(Extracted data entries)

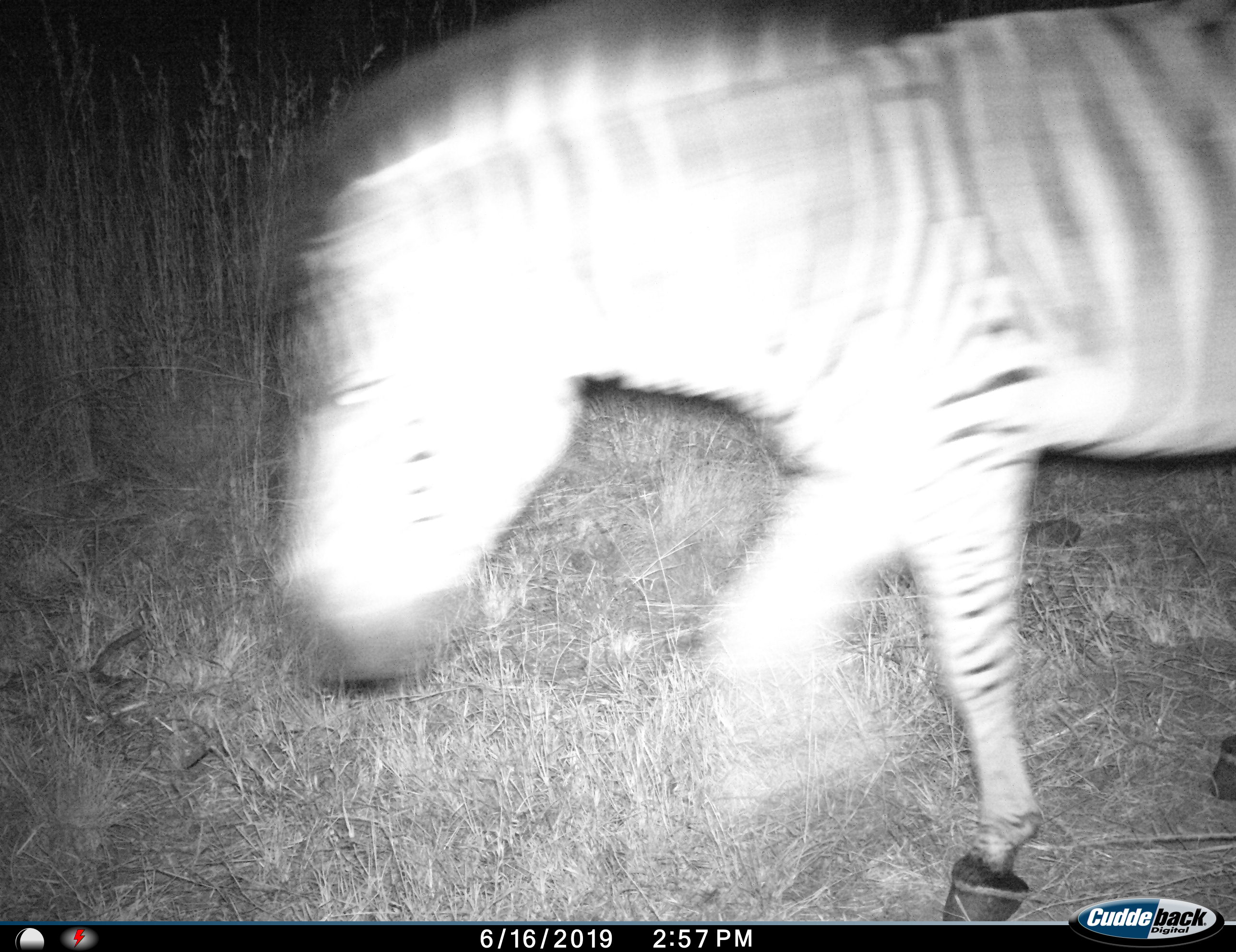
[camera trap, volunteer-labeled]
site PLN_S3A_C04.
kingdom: Animalia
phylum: Chordata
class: Mammalia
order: Perissodactyla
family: Equidae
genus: Equus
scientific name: Equus quagga burchellii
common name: burchell's zebra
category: zebraburchells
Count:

## Your instructions
What is needed is an exact copy of the lines from the one containing "family: Equidae" through the last line of the records above, both included.

## Response box
family: Equidae
genus: Equus
scientific name: Equus quagga burchellii
common name: burchell's zebra
category: zebraburchells
Count:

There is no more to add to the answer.